Cameron Parish to plead its case, appeals to LHSAA to be removed from ‘select’ status
Published 8:00 am Wednesday, September 7, 2022
Cameron is one of several parishes that will be represented in Baton Rouge today to appeal the designation of its athletic programs as “Select” by the Louisiana High School Association.
The LHSAA changed the definition of select and nonselect schools in June and put Grand Lake, Hackberry, Johnson Bayou and South Cameron on the select side.
All appeals will be made to the Executive Committee in a closed-door meeting today.
On Thursday, Executive Director Eddie Bonine will announce his recommendation for select and nonselect playoff bracket sizes, according to a story posted on crecentcitysports.com.
The select designation for Cameron Parish schools stems from an emergency ruling its school board made after Hurricane Rita almost wiped the parish off the map in 2005. With most families displaced, the school board instituted an emergency open enrollment that allowed displaced students to attend schools in Cameron while living out of the standard attendance zones as long as they provided their own transportation.

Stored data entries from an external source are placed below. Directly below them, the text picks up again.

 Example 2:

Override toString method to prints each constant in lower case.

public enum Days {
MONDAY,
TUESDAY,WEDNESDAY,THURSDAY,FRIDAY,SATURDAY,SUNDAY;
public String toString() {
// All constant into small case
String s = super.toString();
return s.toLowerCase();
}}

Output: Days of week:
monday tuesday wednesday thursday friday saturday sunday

“Cameron Parish, and still is to this day and before we did what we did, was not open enrollment,” Cameron Parish Superintendent Charley Lemons said. “It never was. Prior to Rita, the school board adhered to a strict attendance zone. Then, after Rita, what happened was they didn’t want the superintendent doing a case-by-case basis.

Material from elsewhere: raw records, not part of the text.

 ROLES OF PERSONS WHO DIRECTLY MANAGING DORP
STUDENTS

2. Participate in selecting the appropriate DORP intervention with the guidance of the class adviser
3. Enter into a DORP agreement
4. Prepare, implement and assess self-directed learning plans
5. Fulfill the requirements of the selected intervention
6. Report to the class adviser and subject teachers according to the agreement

“So they just said we are going to make it open enrollment. The kids that relocated — whether it is Lake Charles or went further north — you are more than welcome to go back down to where you were at but you have to provide your transportation. There was never a policy change. That is just what was done. It was an understood deal.

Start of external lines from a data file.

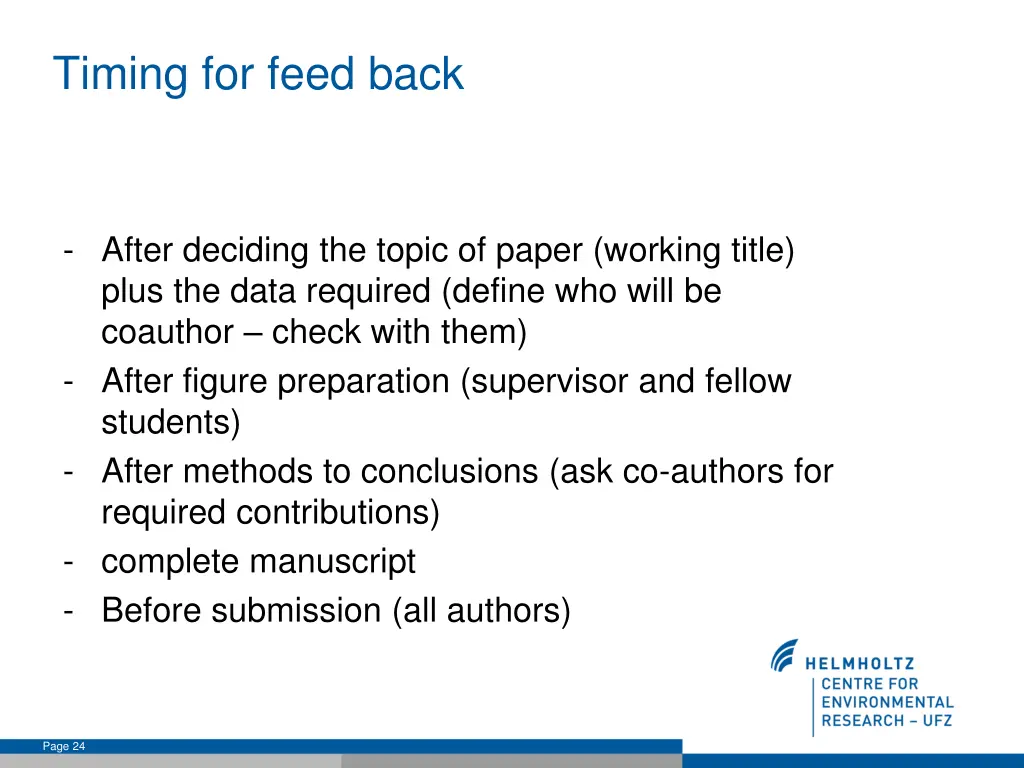 Timing for feed back

- After deciding the topic of paper (working title) plus the data required (define who will be coauthor – check with them)
- After figure preparation (supervisor and fellow students)
- After methods to conclusions (ask co-authors for required contributions)
- complete manuscript
- Before submission (all authors)

HELMHOLTZ
CENTRE FOR
ENVIRONMENTAL
RESEARCH – UFZ

Page 24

“In June, I had the board, right after all this mess came out, go on record and say that Cameron Parish is in fact not open enrollment and we have attendance boundaries that we follow.”
Lemons will appeal to the Executive Committee today.
“I would hope that they understood why the Cameron Parish superintendent and board that was in place then did what they did but still make sure that our kids follow the LHSAA rules,” Lemons said. “If you have never experienced anything like a hurricane and have families that are displaced, you really just don’t understand. We didn’t use the open enrollment rule as an advantage to get a kid eligible at any location. I would hope they understand that.”
The parish did request a one-time exception to the transfer rule of sitting out one year after South Cameron ended its football program in the 2018 season. Tarpons seniors were granted immediate eligibility by the LHSAA to play football at Grand Lake in 2019, but underclassmen had to sit out a year.
“Understand something: those kids had to go through the hardship process,” Lemons said. “It wasn’t just they are going to be eligible. We had to get a ruling on that from Mr. Bonine and the LHSAA Executive Committee on whether or not they were going to be eligible. We went through the proper channels.”
Lemons said the select designation could hurt athletics at some of the parish’s schools that are struggling with having enough athletes to field sports teams.
“When you look at Johnson Bayou, we are fighting every day to keep those sports open as much as we can because of numbers and Hackberry and South Cameron,” Lemons said. “It is obvious that we are not gaining a competitive advantage by doing that.
“It would be a severe handicap and unfairness to our student-athletes to lump us in that group due to an emergency measure that was put in place and just never undone.”